Une sorte de brute géante, dit-on, mais je ne le crois pas. Il nous contre trop subtilement pour être une brute. Il est métis, de jaune, je pense. Attendez, nous avons un dossier le concernant.

Il dit quelques mots dans l’interphone, et un huissier lui apporta le dossier. Il ne contenait qu’une seule feuille.

— Laprade, Téraï. Né le 17 janvier 2199 à Bergerac, France, 1 m 99, cheveux noirs, yeux noirs, champion olympique de décathlon… sans intérêt. Ah ! Docteur ès-Sciences, géologie, Université de Toronto. Fils de Paul Laprade, tué lors des émeutes fondamentalistes de 2223 et de Tetua Song… Voyons, oui, c’est bien ça. Tetua Song était elle-même fille de Song Tung Fei et de Nohoraï Oopa, la fédératrice de la Polynésie. Et comme Paul Laprade était fils d’un Français, Henri Laprade, professeur à la Sorbonne, et de Mary Wapano, de la famille Wapano, des mines de chrome de l’Arctique, il a quatre races en lui ! Européen, Tahitien, Chinois et Cree !

— Et vous voudriez que j’aille là-bas et que je le séduise ?
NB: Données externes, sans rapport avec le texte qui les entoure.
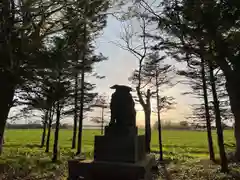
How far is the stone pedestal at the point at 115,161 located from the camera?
5711 millimetres

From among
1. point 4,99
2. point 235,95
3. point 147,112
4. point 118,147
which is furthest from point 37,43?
point 147,112

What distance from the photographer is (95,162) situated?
615cm

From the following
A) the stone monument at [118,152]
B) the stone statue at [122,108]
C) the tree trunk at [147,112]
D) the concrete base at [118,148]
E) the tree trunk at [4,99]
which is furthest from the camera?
the tree trunk at [147,112]

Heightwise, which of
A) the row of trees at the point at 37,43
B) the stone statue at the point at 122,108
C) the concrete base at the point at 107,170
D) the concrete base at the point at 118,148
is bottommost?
the concrete base at the point at 107,170

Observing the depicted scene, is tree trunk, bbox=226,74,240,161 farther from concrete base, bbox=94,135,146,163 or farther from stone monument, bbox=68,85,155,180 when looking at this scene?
concrete base, bbox=94,135,146,163

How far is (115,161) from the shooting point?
6.21 metres

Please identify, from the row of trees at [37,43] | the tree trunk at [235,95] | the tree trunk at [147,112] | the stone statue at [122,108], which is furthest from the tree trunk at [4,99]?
the tree trunk at [147,112]

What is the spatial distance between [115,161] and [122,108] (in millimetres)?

— Non certes ! Je ne vous demanderai jamais de mission de ce style ! Nous avons des spécialistes pour cela. Mais j’aimerais un rapport de première main sur lui, et aussi sur les indigènes. Quelques films montrant leurs côtés sauvages. Avec cela, on peut remuer des consciences au Parlement mondial. Il suffirait de déplacer une dizaine de voix.

— Herbert ne pourrait-il y aller ? Je ne sais si je serai capable…

— Herbert m’est indispensable. Vous êtes sportive, vous avez fait l’Himalaya pour votre plaisir, et il y aura quelqu’un pour veiller sur vous.

— Oh, je n’ai pas peur ! Soit, j’accepte. Mais je ne puis arriver là-bas comme une envoyée du BIM.